## WHAT TO DO
Begin at the top of the listing below. Write each line out exactly, ending with the line that holds "Researchers analyzed single-cell".

## MATERIAL FOR THIS EXERCISE
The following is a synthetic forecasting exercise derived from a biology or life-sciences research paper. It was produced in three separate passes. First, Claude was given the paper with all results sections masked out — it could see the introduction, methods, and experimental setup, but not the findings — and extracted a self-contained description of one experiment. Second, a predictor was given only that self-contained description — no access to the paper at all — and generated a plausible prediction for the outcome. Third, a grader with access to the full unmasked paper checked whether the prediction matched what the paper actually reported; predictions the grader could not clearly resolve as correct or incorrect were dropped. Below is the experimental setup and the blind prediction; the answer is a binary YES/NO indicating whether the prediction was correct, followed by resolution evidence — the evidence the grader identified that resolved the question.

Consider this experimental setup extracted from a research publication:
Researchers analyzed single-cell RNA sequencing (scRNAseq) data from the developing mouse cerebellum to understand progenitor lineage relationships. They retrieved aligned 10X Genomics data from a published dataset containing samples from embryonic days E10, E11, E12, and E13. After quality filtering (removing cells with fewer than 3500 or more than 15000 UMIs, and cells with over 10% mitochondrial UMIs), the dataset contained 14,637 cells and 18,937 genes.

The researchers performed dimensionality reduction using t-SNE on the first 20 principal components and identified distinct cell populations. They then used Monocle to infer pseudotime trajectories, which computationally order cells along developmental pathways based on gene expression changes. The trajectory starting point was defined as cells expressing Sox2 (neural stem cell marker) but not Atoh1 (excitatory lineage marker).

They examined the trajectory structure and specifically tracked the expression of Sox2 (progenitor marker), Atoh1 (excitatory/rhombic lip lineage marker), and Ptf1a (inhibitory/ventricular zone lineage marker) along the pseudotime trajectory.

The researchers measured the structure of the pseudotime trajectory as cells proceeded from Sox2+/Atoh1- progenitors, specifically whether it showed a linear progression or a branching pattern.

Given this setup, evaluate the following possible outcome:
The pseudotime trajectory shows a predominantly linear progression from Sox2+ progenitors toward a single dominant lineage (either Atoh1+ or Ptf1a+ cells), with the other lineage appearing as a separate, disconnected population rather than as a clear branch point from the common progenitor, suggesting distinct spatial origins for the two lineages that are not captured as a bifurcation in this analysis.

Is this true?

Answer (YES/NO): NO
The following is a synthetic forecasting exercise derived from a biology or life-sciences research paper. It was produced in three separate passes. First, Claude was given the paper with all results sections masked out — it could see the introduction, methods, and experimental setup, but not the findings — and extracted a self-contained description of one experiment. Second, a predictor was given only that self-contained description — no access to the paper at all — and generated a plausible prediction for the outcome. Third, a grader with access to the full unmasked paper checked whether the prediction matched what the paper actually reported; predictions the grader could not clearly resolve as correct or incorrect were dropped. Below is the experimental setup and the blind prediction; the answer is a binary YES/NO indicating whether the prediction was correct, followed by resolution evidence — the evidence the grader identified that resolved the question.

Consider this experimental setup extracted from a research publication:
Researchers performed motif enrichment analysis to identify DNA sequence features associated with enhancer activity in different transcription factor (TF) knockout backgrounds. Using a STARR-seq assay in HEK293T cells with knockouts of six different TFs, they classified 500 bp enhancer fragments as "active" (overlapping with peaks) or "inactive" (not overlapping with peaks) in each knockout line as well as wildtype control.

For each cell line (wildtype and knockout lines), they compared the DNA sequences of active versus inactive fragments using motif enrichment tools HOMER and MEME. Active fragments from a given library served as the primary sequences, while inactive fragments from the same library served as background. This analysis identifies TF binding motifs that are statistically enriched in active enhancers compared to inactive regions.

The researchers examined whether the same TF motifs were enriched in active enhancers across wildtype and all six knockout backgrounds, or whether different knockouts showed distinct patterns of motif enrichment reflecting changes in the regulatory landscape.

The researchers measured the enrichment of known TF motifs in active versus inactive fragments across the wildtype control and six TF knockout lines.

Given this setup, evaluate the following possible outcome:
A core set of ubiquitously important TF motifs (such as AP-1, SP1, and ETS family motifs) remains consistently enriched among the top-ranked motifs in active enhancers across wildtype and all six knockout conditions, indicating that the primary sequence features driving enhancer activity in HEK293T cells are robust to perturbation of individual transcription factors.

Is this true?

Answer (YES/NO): YES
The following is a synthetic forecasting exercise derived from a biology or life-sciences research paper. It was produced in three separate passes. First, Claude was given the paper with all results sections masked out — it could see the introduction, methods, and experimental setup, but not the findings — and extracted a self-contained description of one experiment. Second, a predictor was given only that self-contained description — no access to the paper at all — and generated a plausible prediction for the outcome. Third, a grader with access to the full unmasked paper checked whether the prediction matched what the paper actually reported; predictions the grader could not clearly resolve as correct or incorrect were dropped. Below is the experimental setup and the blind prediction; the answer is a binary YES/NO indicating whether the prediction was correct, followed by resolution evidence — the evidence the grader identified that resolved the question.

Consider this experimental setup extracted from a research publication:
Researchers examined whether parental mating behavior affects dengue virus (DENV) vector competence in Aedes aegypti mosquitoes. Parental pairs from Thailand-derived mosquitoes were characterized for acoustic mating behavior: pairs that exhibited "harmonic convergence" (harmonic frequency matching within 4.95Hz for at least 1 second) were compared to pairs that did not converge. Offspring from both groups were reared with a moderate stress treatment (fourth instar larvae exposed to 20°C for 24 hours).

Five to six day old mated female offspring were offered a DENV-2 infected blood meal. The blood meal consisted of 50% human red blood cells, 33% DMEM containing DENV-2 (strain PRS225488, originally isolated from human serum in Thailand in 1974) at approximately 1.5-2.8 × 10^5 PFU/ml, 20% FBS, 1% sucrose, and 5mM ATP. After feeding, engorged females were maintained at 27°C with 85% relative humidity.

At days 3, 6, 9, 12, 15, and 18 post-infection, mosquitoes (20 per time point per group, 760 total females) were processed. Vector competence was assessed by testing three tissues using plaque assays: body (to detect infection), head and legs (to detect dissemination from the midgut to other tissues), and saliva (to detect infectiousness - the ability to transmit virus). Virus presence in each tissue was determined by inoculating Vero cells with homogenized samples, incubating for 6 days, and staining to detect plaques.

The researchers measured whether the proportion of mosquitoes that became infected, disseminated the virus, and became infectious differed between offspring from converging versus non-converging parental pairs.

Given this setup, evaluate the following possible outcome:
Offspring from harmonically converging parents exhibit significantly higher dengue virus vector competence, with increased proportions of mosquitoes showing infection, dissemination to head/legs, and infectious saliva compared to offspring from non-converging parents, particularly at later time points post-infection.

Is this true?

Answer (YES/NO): NO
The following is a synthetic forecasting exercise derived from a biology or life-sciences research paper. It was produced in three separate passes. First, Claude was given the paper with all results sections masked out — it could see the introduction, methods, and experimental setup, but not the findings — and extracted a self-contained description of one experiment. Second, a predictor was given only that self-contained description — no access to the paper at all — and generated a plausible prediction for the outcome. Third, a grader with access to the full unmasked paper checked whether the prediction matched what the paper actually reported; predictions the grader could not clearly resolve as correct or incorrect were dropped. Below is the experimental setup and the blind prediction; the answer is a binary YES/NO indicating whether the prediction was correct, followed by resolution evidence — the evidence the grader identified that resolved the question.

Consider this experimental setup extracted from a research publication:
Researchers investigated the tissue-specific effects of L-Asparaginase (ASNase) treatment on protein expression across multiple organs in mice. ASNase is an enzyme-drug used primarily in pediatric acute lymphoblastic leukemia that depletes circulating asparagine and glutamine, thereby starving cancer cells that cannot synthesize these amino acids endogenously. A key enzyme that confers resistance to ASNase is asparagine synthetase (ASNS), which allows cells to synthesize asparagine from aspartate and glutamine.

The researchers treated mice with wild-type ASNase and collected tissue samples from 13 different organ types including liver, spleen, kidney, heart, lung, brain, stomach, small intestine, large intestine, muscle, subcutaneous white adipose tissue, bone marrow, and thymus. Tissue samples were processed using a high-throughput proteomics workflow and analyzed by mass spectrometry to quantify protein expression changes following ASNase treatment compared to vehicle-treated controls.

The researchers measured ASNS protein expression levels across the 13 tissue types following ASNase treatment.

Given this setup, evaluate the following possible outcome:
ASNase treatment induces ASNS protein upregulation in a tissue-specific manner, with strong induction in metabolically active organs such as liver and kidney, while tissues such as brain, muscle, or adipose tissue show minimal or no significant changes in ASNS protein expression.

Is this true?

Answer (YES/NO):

## ANSWER
The following is a synthetic forecasting exercise derived from a biology or life-sciences research paper. It was produced in three separate passes. First, Claude was given the paper with all results sections masked out — it could see the introduction, methods, and experimental setup, but not the findings — and extracted a self-contained description of one experiment. Second, a predictor was given only that self-contained description — no access to the paper at all — and generated a plausible prediction for the outcome. Third, a grader with access to the full unmasked paper checked whether the prediction matched what the paper actually reported; predictions the grader could not clearly resolve as correct or incorrect were dropped. Below is the experimental setup and the blind prediction; the answer is a binary YES/NO indicating whether the prediction was correct, followed by resolution evidence — the evidence the grader identified that resolved the question.

Consider this experimental setup extracted from a research publication:
Researchers analyzed single-cell RNA sequencing (scRNAseq) data from the developing mouse cerebellum to understand progenitor lineage relationships. They retrieved aligned 10X Genomics data from a published dataset containing samples from embryonic days E10, E11, E12, and E13. After quality filtering (removing cells with fewer than 3500 or more than 15000 UMIs, and cells with over 10% mitochondrial UMIs), the dataset contained 14,637 cells and 18,937 genes.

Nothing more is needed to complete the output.